**Фрагмент текста:**
К 150-ЛЕТИЮ Л. С. БАКСТА
УДК 792.024; 792.021 Е. Н. Байгузина
ИЗОБРАЗИТЕЛЬНЫЙ БЕСТИАРИЙ BELLE ÉPOQUE,
ИЛИ ПРЕКРАСНЫЕ МОНСТРЫ В ТЕАТРАЛЬНЫХ ЭСКИЗАХ БАКСТА
Фантазия средневекового иллюминатора, корпящего над миниатюрами василисков1, драконов, мантикоров2 и прочей зоологической «нечисти», не знала границ. Мифологичность сознания порождала множественных монстров (пугающих существ с необычайными способностями), населявших бестиарии (весьма популярные в то время трактаты о животных). Помимо Средневековья в европейском изобразительном искусстве повышенный интерес к подобным образам можно наблюдать также в эпоху Ренессанса (вспомним неуемные фантазии Босха) и Belle Époque3.
«Прекрасная эпоха» оказалась весьма восприимчива к чудищам и монстрам инфернального мира, эстетизируя их в свойственной ей рафинированной манере. Из этих образов можно насобирать не один изобразительный бестиарий. Наибольшее видовое разнообразие монстров Belle Époque, в силу своей специфики, давала сцена музыкальных театров, позволяющая как нельзя лучше создать фантастическую атмосферу. Сказочные и мифологические сюжеты занимали важное место в оперных и балетных спектаклях русского театра в 1890-е -1917 гг. В эскизах костюмов к ним соперничали в изобретательности лучшие мастера эпохи: В. А. Серов, А. Я. Головин, Б. И. Анисфельд, М. В. Добужинский, А. Н. Бенуа, Л. С. Бакст.
На заре Belle Époque сценических монстров можно встретить в эскизах Ивана Александровича Всеволожского и Евгения Петровича Пономарева, часто вместе работавших над одним спектаклем. Эскизы костюмов феи Карабос из Пролога «Спящей красавицы» (1890), Мышиного короля из «Щелкунчика» (1892), Рот-бара из «Лебединого озера» (1895) отличает прикладной характер, обилие письменных комментариев. Сценический образ Ротбара, созданный А. Д. Булгаковым (костюм по эскизу Е. П. Пономарева) послужил основой шаржа братьев Сергея и Николая Легатов. В карикатуре заострялась пластика, утрировались
1 Василиск — фантастическое существо с головой петуха, туловищем жабы и хвостом змеи.
2 Мантикора — фантастическое существо с головой человека, телом льва и хвостом скорпиона.
3 «Прекрасная эпоха» — (франц.). Период европейской истории и культуры с 1890-х гг. до Первой мировой войны.

**Фрагмент набора данных:**
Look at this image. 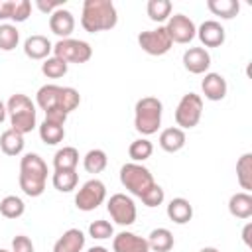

**Постановка задачи A:** Перепишите фрагмент текста о прекрасных монстрах, заменив «Босха» на «Брейгеля». Фрагмент начинается со слов «К 150-ЛЕТИЮ Л.» и заканчивается словами «и Belle Époque3.».
**Постановка задачи B:** Изложите короче абзац текста о прекрасных монстрах, который начинается словами «„Прекрасная эпоха“ оказалась весьма восприимчива». Основные факты абзаца сохраните.

**Результат выполнения A:**
К 150-ЛЕТИЮ Л. С. БАКСТА
УДК 792.024; 792.021 Е. Н. Байгузина
ИЗОБРАЗИТЕЛЬНЫЙ БЕСТИАРИЙ BELLE ÉPOQUE,
ИЛИ ПРЕКРАСНЫЕ МОНСТРЫ В ТЕАТРАЛЬНЫХ ЭСКИЗАХ БАКСТА
Фантазия средневекового иллюминатора, корпящего над миниатюрами василисков1, драконов, мантикоров2 и прочей зоологической «нечисти», не знала границ. Мифологичность сознания порождала множественных монстров (пугающих существ с необычайными способностями), населявших бестиарии (весьма популярные в то время трактаты о животных). Помимо Средневековья в европейском изобразительном искусстве повышенный интерес к подобным образам можно наблюдать также в эпоху Ренессанса (вспомним неуемные фантазии Брейгеля) и Belle Époque3.

**Результат выполнения B:** «Прекрасная эпоха» эстетизировала чудищ инфернального мира в рафинированной манере, и из этих образов можно составить не один бестиарий. Больше всего разновидностей монстров давала сцена музыкальных театров, лучше всего позволяющая создать фантастическую атмосферу. Сказочные и мифологические сюжеты занимали важное место в оперных и балетных спектаклях русского театра 1890-х — 1917 гг. В эскизах костюмов к ним соперничали В. А. Серов, А. Я. Головин, Б. И. Анисфельд, М. В. Добужинский, А. Н. Бенуа и Л. С. Бакст.